Diese Geschichte ist frei erfunden und hat keinerlei Bezug zum wirklichen Leben der darin beschriebenen Personen.

Die Personen gehören sich selbst, ausser denen, die von der Autorin erfunden / geschaffen wurden.

Die von der Autorin selbst erschaffenen Charaktere und die Handlung der Geschichte sind Eigentum der Autorin.

Vorsätzliche Verstöße gegen die Persönlichkeitsrechte sind nicht beabsichtigt.

© Doris Schneider-Coutandin 2011

 

Author's Chapter Notes:

 

Es ist etwas für all die Neugierigen, die schon immer mal wissen wollten, was auf Sandringham zu Weihnachten wirklich passiert. Die Beschreibungen der Abläufe und die eingeflochtenen Anekdoten sind nicht fiktiv, sie sind wahr und beruhen auf einiger Recherche-Arbeit und auf Berichten aus zuverlässigen Quellen. Alles Weitere ist jedoch pure Fiktion... natürlich!










 

Sie verließen ihr Cottage auf der Halbinsel Anglesey wohl wissend, dass sie erst im neuen Jahr dorthin wieder zurückkehren würden. Erst einmal auf nach London, dort warteten ein paar vorweihnachtliche Verpflichtungen und auch Einkaufstouren, die Cousins, Cousinen und auch schon teils deren Nachkommenschaft mussten schließlich irgendwie beschenkt werden. Während man es als Mann bezüglich seiner Garderobe recht einfach hatte, musste man als Frau ein paar zusätzliche Stopps bei der Einkauferei einlegen, um standesgemäß und zu allen Anlässen angemessen gekleidet zu sein.

Von London aus würde man dann am 23. Dezember nach Norfolk aufbrechen, natürlich war das Ziel Sandringham House, wo die königliche Familie seit Urzeiten schon das Weihnachtsfest im Familienkreis verbrachte.

Mit Sandringham waren für ihn wertvolle, aber auch schmerzliche Erinnerungen verknüpft. Seine Mutter hatte dort sowohl gelacht als auch gelitten. Ersteres selten, letzteres sehr häufig. Ihre Ess- und Persönlichkeitsstörungen waren stets an diesen Tagen ganz besonders stark hervorgetreten, weil sie sich wie unter ständiger Beobachtung, verfolgt von den Adleraugen der Schwiegermutter und anderer Mitglieder der Familie gefühlt hatte. Fast immer hatte sie gedacht, sie würde etwas falsch machen, erneut ins Fettnäpfchen treten und dafür wieder einen Rüffel kassieren, was ihr schon alljährlich im Vorfeld des Weihnachtsfestes Panik verursacht hatte.

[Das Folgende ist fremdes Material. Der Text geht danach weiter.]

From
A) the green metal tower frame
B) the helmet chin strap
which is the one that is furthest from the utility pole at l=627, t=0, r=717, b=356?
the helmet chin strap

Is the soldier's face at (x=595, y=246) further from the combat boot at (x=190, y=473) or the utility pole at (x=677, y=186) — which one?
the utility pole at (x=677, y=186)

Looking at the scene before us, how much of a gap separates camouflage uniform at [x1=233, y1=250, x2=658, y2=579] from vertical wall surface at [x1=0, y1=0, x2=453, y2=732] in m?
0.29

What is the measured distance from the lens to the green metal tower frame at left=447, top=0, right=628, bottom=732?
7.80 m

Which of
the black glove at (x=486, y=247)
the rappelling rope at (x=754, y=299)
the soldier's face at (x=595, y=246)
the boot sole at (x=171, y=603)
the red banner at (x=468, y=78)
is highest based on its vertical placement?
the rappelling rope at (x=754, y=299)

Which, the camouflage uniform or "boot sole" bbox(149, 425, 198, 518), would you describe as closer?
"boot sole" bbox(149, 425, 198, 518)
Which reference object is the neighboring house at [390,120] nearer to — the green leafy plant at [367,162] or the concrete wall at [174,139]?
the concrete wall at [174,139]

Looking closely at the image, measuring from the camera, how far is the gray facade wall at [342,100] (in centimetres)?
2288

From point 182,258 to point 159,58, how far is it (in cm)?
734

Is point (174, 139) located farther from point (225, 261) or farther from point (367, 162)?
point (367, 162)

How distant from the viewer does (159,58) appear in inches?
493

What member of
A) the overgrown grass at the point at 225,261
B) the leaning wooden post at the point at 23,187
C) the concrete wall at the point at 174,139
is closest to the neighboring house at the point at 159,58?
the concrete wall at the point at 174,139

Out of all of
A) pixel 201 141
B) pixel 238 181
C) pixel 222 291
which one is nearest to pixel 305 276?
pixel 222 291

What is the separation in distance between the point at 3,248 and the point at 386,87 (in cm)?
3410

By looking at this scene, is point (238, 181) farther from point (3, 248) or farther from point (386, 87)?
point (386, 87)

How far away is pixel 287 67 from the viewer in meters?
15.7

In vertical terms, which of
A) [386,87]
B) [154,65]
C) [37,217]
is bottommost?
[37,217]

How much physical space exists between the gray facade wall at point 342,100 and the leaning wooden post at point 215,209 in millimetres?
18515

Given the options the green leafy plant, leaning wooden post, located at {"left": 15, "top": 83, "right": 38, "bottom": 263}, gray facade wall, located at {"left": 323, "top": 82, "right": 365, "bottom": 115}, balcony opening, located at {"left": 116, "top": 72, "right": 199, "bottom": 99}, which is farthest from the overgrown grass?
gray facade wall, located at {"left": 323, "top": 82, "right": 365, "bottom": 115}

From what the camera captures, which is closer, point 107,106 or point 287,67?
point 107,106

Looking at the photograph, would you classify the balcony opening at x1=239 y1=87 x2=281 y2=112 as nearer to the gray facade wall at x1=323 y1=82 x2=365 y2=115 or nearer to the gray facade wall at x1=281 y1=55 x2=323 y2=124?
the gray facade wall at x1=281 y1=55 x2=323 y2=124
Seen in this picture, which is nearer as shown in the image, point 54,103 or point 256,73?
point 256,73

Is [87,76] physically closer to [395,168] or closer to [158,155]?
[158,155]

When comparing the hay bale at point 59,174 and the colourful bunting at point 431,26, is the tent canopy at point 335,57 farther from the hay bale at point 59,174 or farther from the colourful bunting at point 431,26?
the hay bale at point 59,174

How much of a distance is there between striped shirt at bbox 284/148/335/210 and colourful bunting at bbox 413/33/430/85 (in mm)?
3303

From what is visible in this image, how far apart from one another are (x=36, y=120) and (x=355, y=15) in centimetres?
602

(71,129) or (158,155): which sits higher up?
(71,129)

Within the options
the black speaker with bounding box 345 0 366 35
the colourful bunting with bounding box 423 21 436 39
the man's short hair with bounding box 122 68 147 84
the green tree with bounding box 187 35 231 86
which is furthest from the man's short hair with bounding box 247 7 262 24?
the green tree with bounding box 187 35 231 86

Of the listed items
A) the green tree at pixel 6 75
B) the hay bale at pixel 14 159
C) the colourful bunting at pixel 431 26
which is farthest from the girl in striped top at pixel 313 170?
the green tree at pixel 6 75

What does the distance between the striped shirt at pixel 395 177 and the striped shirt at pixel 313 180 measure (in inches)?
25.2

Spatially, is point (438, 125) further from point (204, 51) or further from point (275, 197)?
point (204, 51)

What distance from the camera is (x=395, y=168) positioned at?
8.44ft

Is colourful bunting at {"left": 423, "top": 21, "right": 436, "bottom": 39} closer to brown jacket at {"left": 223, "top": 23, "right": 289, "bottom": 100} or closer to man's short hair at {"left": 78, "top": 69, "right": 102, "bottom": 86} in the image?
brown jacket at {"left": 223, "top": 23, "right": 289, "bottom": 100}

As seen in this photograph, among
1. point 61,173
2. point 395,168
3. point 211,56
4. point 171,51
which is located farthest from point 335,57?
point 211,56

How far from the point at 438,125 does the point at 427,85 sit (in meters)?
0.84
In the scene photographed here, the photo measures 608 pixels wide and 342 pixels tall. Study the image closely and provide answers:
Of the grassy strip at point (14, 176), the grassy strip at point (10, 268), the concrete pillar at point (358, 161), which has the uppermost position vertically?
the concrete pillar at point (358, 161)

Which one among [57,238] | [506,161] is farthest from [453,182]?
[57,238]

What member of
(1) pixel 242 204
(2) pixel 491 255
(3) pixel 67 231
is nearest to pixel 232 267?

Er selbst war zu klein und zu sehr mit den schöneren Dingen des Lebens, wie den Weihnachtsgeschenken, beschäftigt gewesen, um wirklich ermessen zu können, was damals vor sich gegangen war. Er hatte nur gemerkt, dass etwas nicht stimmte, aber was es letztendlich war, hatte er zunächst als kleiner Knirps nicht ausmachen können.

Und als er dann gewusst hatte, was es war, war es ohnehin zu spät gewesen. Die Ehe seiner Eltern hatte da bereits in Scherben gelegen; von der Unrast seiner Mutter nach der Trennung gar nicht zu sprechen.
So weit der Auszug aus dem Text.